* [设定任务 1]:
请列出讲解system_server进程启动的段落中，args数组里所有以“--”开头的参数名，不要带等号及其后的值。
* [设定任务 2]:
讲解system_server进程启动的段落中，注释标明的system_server启动类名是什么？
* [设定任务 3]:
请接着讲解system_server进程启动的段落往下写，从它最后一行之后开始续写。

* [所示段落]:
********

3. system_server进程的启动
我们接着ZygoteInit#forkSystemServer往下看:
/*frameworks/base/core/java/com/android/internal/os/ZygoteInit.java*/
private static Runnable forkSystemServer(String abiList, String socketName, ZygoteServer zygoteServer) {
...
/* Hardcoded command line to start the system server */
// 1.构建启动system_server进程的相关设置参数
String[] args = {
"--setuid=1000",
"--setgid=1000",
"--setgroups=1001,1002,1003,1004,1005,1006,1007,1008,1009,1010,1018,1021,1023,"
+ "1024,1032,1065,3001,3002,3003,3006,3007,3009,3010,3011",
"--capabilities=" + capabilities + "," + capabilities,
"--nice-name=system_server",
"--runtime-args",
"--target-sdk-version=" + VMRuntime.SDK_VERSION_CUR_DEVELOPMENT,
// system_server启动的类名
"com.android.server.SystemServer",
};
...
try {
...
/* Request to fork the system server process */
// 2.fork创建system_server进程,具体实现在native层
pid = Zygote.forkSystemServer(
parsedArgs.mUid, parsedArgs.mGid,
parsedArgs.mGids,
parsedArgs.mRuntimeFlags,
null,
parsedArgs.mPermittedCapabilities,
parsedArgs.mEffectiveCapabilities);
} catch (IllegalArgumentException ex) {
throw new RuntimeException(ex);
}
/* For child process */
if (pid == 0) {
if (hasSecondZygote(abiList)) {
waitForSecondaryZygote(socketName);
}
zygoteServer.closeServerSocket();
// 3.pid为0代表在新创建的system_server进程中,继续通过handleSystemServerProcess进一步处理
return handleSystemServerProcess(parsedArgs);
}
return null;
}
/** * Finish remaining work for the newly forked system server process. */
private static Runnable handleSystemServerProcess(ZygoteArguments parsedArgs) {
...
if (parsedArgs.mInvokeWith != null) {
...
} else {
...

********

* [所列记录]:

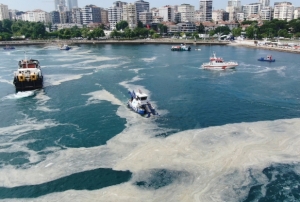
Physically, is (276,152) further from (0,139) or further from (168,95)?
(0,139)

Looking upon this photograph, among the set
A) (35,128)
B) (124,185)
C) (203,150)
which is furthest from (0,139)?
(203,150)

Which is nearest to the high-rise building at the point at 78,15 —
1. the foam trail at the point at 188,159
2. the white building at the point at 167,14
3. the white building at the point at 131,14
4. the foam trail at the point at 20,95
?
the white building at the point at 131,14

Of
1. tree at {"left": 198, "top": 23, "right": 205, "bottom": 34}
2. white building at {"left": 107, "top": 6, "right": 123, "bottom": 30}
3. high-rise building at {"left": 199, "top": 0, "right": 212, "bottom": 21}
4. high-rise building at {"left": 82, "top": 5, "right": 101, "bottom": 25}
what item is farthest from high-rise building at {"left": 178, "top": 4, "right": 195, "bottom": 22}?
high-rise building at {"left": 82, "top": 5, "right": 101, "bottom": 25}

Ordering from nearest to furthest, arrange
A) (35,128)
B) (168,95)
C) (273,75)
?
1. (35,128)
2. (168,95)
3. (273,75)

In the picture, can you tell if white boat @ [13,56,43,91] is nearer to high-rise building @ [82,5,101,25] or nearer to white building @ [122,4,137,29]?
white building @ [122,4,137,29]

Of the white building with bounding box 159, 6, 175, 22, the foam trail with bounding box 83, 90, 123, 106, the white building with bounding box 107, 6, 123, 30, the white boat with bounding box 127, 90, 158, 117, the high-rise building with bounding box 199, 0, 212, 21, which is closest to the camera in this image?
the white boat with bounding box 127, 90, 158, 117
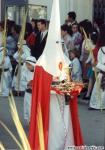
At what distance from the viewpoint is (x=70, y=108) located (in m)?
6.94

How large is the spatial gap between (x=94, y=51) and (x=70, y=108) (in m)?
4.94

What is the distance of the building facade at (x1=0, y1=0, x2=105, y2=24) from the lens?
16.6m

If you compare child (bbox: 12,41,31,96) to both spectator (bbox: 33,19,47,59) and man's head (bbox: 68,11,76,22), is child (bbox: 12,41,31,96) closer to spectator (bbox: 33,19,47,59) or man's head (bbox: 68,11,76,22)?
spectator (bbox: 33,19,47,59)

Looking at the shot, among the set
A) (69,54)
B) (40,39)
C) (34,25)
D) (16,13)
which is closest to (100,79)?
(69,54)

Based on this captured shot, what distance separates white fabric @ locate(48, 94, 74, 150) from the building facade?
9501 mm

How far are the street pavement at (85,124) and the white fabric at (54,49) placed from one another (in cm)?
178

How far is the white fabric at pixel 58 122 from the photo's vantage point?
269 inches

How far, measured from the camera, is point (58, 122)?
6.84 meters

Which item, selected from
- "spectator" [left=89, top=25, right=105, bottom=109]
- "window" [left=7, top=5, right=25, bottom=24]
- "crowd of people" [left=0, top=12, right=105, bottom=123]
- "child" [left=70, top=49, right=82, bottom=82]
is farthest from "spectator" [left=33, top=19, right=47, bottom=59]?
"window" [left=7, top=5, right=25, bottom=24]

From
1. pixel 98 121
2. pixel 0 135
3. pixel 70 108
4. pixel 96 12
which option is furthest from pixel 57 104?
pixel 96 12

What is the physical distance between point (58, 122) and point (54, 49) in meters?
0.85

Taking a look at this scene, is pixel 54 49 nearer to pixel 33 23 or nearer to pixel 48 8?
pixel 33 23

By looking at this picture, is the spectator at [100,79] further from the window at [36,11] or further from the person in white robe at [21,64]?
the window at [36,11]

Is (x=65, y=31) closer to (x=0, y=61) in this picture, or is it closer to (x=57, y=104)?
(x=0, y=61)
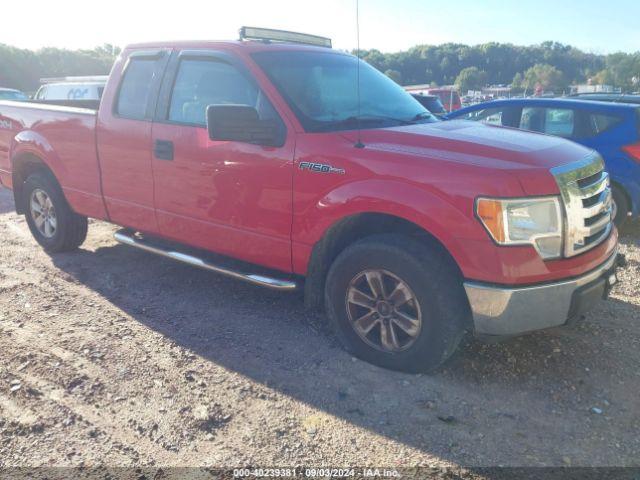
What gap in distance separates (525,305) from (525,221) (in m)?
0.45

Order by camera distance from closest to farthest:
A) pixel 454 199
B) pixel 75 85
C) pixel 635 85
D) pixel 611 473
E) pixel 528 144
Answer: pixel 611 473
pixel 454 199
pixel 528 144
pixel 75 85
pixel 635 85

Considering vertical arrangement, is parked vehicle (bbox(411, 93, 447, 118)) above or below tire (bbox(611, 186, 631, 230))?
above

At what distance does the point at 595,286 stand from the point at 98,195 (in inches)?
158

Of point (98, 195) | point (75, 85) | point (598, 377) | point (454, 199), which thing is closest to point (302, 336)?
point (454, 199)

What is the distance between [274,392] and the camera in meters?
3.23

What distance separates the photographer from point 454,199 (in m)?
2.96

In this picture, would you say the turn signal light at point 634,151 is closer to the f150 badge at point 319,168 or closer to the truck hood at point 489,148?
the truck hood at point 489,148

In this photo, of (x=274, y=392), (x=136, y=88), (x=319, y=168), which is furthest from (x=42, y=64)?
(x=274, y=392)

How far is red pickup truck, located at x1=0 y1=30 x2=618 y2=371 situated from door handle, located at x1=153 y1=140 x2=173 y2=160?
0.02 m

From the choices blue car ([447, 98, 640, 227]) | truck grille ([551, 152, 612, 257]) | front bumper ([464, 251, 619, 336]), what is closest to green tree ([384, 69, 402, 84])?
blue car ([447, 98, 640, 227])

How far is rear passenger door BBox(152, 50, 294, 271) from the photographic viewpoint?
145 inches

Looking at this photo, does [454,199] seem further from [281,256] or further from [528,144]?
[281,256]

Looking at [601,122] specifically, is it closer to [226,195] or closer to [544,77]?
[226,195]

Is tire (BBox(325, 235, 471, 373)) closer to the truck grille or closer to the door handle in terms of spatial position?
the truck grille
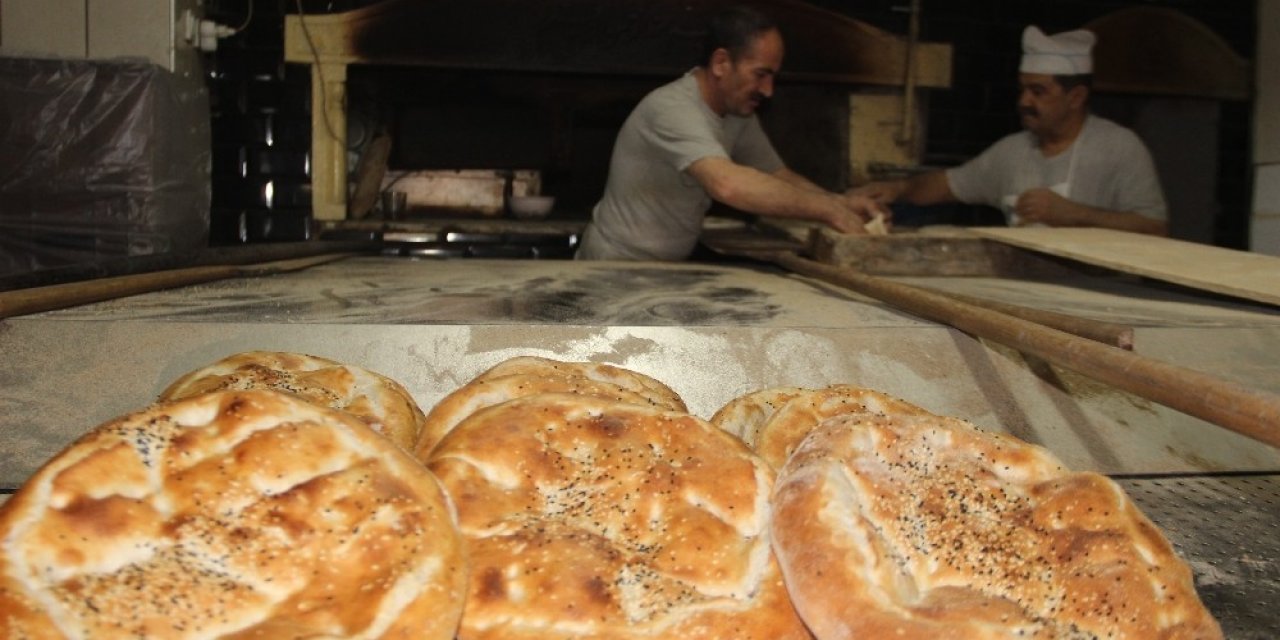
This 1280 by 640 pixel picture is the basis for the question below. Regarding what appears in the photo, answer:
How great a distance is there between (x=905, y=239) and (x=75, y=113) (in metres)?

********

* [预期答案 1]:
--setuid、--setgid、--setgroups、--capabilities、--nice-name、--runtime-args、--target-sdk-version

* [预期答案 2]:
com.android.server.SystemServer

* [预期答案 3]:
/* * Pass the remaining arguments to SystemServer. */
// 调用ZygoteInit#zygoteInit函数具体处理
return ZygoteInit.zygoteInit(parsedArgs.mTargetSdkVersion,
parsedArgs.mDisabledCompatChanges,
parsedArgs.mRemainingArgs, cl);
}
}
public static Runnable zygoteInit(int targetSdkVersion, long[] disabledCompatChanges, String[] argv, ClassLoader classLoader) {
...
// 1.RuntimeInit初始化,通过setDefaultUncaughtExceptionHandler设置默认的异常处理机制
RuntimeInit.commonInit();
// 2.触发启动进程的Binder线程池
ZygoteInit.nativeZygoteInit();
// 3.内部经过层层调用,最终通过反射创建"com.android.server.SystemServer"类对象并执行其main函数
return RuntimeInit.applicationInit(targetSdkVersion, disabledCompatChanges, argv,
classLoader);
}
继续结合代码看看RuntimeInit#applicationInit是如何实现反射创建”com.android.server.SystemServer”类对象并执行其main函数的:
/*frameworks/base/core/java/com/android/internal/os/RuntimeInit.java*/
protected static Runnable applicationInit(int targetSdkVersion, long[] disabledCompatChanges, String[] argv, ClassLoader classLoader) {
...
return findStaticMain(args.startClass, args.startArgs, classLoader);
}
protected static Runnable findStaticMain(String className, String[] argv, ClassLoader classLoader) {
Class<?> cl;
try {
// 1.通过反射加载构建"com.android.server.SystemServer"类对象
cl = Class.forName(className, true, classLoader);
} catch (ClassNotFoundException ex) {
throw new RuntimeException(
"Missing class when invoking static main " + className,
ex);
}
Method m;
try {
//2.访问获取"com.android.server.SystemServer"的main方法
m = cl.getMethod("main", new Class[] { String[].class });
} catch (NoSuchMethodException ex) {
throw new RuntimeException(
"Missing static main on " + className, ex);
} catch (SecurityException ex) {
throw new RuntimeException(
"Problem getting static main on " + className, ex);
}
...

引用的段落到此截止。